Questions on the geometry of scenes
============================================================
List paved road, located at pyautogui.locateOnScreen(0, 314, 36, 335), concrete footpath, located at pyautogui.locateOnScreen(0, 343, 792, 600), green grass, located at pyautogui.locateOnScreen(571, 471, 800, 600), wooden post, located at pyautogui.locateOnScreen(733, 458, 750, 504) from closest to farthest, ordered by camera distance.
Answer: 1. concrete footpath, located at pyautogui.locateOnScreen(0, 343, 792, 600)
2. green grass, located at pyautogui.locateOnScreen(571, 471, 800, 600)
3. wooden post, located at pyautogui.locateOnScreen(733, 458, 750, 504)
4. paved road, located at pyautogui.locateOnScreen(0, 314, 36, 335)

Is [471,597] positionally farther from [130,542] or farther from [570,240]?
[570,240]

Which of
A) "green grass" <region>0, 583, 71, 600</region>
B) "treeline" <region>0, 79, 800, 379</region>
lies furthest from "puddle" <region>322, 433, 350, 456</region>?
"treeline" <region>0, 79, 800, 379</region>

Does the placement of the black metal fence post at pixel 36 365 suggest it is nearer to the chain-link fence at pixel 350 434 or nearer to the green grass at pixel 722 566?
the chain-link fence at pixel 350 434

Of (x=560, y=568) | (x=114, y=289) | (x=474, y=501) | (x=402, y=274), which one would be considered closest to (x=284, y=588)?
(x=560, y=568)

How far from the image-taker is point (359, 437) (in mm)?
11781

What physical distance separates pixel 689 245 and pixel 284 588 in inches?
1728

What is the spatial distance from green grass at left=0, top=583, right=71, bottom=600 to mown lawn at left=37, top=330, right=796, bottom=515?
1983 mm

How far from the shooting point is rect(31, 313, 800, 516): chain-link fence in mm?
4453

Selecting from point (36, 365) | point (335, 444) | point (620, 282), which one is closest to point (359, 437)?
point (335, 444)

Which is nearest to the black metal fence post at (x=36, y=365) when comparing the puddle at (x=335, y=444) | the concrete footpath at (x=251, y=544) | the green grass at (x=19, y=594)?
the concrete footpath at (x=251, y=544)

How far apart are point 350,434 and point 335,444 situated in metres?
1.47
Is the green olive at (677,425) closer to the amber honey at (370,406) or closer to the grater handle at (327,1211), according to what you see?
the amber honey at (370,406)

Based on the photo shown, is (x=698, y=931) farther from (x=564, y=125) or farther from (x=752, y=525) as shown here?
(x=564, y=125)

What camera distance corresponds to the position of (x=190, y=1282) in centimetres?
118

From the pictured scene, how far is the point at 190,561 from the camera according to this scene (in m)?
============================================================
• _Stated problem_: Copy the lines above, changing every "puddle" to "rain puddle" and leaving everything else the same.

• _Output_:
List paved road, located at pyautogui.locateOnScreen(0, 314, 36, 335), concrete footpath, located at pyautogui.locateOnScreen(0, 343, 792, 600), green grass, located at pyautogui.locateOnScreen(571, 471, 800, 600), wooden post, located at pyautogui.locateOnScreen(733, 458, 750, 504) from closest to farthest, ordered by camera distance.
Answer: 1. concrete footpath, located at pyautogui.locateOnScreen(0, 343, 792, 600)
2. green grass, located at pyautogui.locateOnScreen(571, 471, 800, 600)
3. wooden post, located at pyautogui.locateOnScreen(733, 458, 750, 504)
4. paved road, located at pyautogui.locateOnScreen(0, 314, 36, 335)

Is [471,597] positionally farther from [130,542] or farther from [570,240]?
[570,240]

Which of
A) "green grass" <region>0, 583, 71, 600</region>
B) "treeline" <region>0, 79, 800, 379</region>
lies furthest from "rain puddle" <region>322, 433, 350, 456</region>?
"treeline" <region>0, 79, 800, 379</region>

Does the placement of the black metal fence post at pixel 36 365 suggest it is nearer to the chain-link fence at pixel 350 434 or nearer to the green grass at pixel 722 566?
the chain-link fence at pixel 350 434

Of (x=560, y=568) | (x=114, y=289) | (x=474, y=501) | (x=402, y=274), which one would be considered closest to (x=284, y=588)?
(x=560, y=568)

How far from the image-taker is point (359, 437) (in mm)?
11781

What physical distance separates pixel 689 245 and pixel 284 588 in inches?
1728

What is the spatial distance from green grass at left=0, top=583, right=71, bottom=600 to mown lawn at left=37, top=330, right=796, bottom=515?
1983 mm

How far from the shooting point is rect(31, 313, 800, 516): chain-link fence in mm?
4453

Selecting from point (36, 365) | point (335, 444) | point (620, 282), which one is closest to point (359, 437)?
point (335, 444)

Which is nearest to the black metal fence post at (x=36, y=365) when comparing the rain puddle at (x=335, y=444) | the concrete footpath at (x=251, y=544) | the green grass at (x=19, y=594)?
the concrete footpath at (x=251, y=544)

How far apart are point 350,434 and point 335,444 situated in metres?
1.47
Is the green olive at (677,425) closer to the amber honey at (370,406) or closer to the grater handle at (327,1211), according to what you see?
the amber honey at (370,406)

Based on the photo shown, is (x=698, y=931) farther from (x=564, y=125) or farther from (x=752, y=525) as shown here?
(x=564, y=125)

What camera distance corresponds to the position of (x=190, y=1282) in centimetres?
118

From the pictured scene, how far is the point at 190,561 from the camera according to this scene (in m)?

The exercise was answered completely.